### Zitierter Text

....

Es ist ein interessantes Phänomen: Die meisten Gefühle verschwinden bald wieder, wenn wir bereit sind, ihnen bewusst Raum zu geben und sie wirklich zu fühlen. Das heißt: Um ein Gefühl wieder loszuwerden, müssen wir bereit sein, es zuzulassen und bewusst zu fühlen. Der Weg aus einem Gefühl heraus geht also erst mal mitten durch dieses Gefühl hindurch!

 

In unserer westlichen Welt werden wir schon im Kindergarten darauf getrimmt, die Welt um uns herum anzuschauen, sie einzuordnen und zu werten. Es sollen Handlungs-Maximen geschaffen werden, um nicht von unserem immer komplizierter werdenden Umfeld überrollt zu werden, sondern es souverän „händeln“ zu können. Etwas nur festzustellen, anzuschauen und nicht sofort mit einer Wertung zu versehen, können afrikanische Völker deutlich besser. Das geht dann eher so: „Ich bin gerade ängstlich – und das darf so sein!“ Oder: „Ich spüre im Moment Traurigkeit – und das ist okay so!“ Die Intensität von Gefühlen lässt nach, wenn wir den Widerstand gegen sie aufgeben und durchlässig für sie werden. Es ist ähnlich wie mit unseren kleinen Kindern: Sie nörgeln und nerven – und genau dann, wenn wir bereit sind, ihnen wirklich Raum zu geben und uns bewusst auf sie einlassen, hört das „Nerven“ plötzlich auf.

 

Ich bin nicht mein Gefühl

Ich darf mir immer neu klarmachen: Ich habe Gefühle, ich bin nicht mein Gefühl. Ich bin nicht ängstlich, sondern ich spüre gerade das Gefühl „Angst“. Ich bin nicht angespannt, sondern ich spüre momentan das Gefühl „Anspannung“ im Nacken. Schon allein diese Formulierung kann Abstand zu meinen Gefühlen schaffen. Ich bin nicht meine Gefühle, sondern ich spüre sie – und irgendwann verschwinden sie auch wieder.

....

### Daten

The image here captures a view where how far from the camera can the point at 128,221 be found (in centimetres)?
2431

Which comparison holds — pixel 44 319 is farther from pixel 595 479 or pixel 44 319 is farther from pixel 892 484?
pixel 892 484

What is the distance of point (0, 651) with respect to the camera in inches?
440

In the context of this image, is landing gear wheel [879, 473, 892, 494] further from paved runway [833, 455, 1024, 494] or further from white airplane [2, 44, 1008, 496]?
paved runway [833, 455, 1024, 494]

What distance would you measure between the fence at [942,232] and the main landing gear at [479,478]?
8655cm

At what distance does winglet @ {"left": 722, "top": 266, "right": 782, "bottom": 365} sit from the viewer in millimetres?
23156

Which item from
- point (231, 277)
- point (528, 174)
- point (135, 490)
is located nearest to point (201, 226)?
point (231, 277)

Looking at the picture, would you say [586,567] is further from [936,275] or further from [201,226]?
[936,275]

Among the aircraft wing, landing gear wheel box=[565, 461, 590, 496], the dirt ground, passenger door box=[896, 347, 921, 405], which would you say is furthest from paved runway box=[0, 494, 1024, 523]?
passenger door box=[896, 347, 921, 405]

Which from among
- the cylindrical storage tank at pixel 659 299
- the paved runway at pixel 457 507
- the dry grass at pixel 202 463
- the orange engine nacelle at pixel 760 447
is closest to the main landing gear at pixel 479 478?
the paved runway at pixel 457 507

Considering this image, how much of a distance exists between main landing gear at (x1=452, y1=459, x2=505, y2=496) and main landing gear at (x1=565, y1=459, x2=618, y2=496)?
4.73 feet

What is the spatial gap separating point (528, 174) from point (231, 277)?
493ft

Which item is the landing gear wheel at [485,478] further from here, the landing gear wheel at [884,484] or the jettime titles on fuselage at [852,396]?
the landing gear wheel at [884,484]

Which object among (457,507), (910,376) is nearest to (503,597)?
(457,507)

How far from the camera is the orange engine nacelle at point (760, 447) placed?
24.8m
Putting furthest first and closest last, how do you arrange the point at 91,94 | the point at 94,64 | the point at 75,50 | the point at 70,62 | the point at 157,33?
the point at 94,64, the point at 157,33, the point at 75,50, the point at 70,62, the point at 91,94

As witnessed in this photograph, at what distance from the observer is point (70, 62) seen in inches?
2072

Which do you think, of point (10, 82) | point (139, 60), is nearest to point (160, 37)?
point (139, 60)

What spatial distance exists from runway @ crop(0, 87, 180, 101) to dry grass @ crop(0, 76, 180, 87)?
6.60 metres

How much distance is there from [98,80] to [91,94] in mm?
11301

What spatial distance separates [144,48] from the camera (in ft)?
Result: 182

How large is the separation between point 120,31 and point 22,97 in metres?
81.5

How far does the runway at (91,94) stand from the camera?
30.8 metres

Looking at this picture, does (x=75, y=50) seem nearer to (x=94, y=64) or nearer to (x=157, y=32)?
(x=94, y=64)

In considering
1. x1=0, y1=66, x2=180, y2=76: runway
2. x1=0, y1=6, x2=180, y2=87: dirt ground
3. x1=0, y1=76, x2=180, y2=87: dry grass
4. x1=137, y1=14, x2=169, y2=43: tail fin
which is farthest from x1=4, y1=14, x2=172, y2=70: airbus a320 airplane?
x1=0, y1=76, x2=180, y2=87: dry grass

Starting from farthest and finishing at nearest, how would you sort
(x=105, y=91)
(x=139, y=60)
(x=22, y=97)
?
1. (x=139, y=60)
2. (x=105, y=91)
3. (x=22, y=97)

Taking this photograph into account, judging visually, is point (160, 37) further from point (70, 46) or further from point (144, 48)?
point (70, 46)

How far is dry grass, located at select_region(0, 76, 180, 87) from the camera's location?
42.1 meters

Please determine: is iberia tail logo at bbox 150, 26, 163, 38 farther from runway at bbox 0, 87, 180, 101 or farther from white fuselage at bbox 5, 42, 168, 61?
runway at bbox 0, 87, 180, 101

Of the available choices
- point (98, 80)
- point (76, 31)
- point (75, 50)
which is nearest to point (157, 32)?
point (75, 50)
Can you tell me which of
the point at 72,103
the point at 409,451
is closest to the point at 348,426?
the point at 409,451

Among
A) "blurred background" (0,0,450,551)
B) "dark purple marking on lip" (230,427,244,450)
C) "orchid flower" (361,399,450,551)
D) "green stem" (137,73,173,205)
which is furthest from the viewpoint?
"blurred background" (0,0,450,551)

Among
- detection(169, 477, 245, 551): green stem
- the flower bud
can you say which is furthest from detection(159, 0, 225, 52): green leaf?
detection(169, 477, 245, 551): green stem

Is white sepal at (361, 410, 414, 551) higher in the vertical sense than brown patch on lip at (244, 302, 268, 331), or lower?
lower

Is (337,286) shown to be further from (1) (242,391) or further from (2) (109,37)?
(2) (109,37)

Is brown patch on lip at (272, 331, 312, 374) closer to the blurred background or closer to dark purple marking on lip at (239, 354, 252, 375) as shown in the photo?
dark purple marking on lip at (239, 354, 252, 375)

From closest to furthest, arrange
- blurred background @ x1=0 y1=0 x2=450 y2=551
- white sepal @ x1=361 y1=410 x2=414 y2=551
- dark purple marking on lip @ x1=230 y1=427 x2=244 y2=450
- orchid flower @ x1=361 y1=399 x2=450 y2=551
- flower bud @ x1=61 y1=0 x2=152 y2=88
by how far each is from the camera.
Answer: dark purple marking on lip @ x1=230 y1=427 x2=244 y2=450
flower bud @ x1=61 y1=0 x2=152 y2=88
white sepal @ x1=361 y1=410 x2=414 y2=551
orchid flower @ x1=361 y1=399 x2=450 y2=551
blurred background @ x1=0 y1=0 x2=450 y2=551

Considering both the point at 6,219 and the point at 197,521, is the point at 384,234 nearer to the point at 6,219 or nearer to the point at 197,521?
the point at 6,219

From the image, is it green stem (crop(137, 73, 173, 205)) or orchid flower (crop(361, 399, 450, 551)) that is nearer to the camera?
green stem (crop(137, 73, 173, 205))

....

Ändern Sie im zitierten Text den Abschnitt von „Es ist ein interessantes“ bis „dieses Gefühl hindurch!“ und ersetzen Sie dabei „Phänomen“ durch „Paradox“. Die Einträge stammen aus einer anderen Quelle.

Es ist ein interessantes Paradox: Die meisten Gefühle verschwinden bald wieder, wenn wir bereit sind, ihnen bewusst Raum zu geben und sie wirklich zu fühlen. Das heißt: Um ein Gefühl wieder loszuwerden, müssen wir bereit sein, es zuzulassen und bewusst zu fühlen. Der Weg aus einem Gefühl heraus geht also erst mal mitten durch dieses Gefühl hindurch!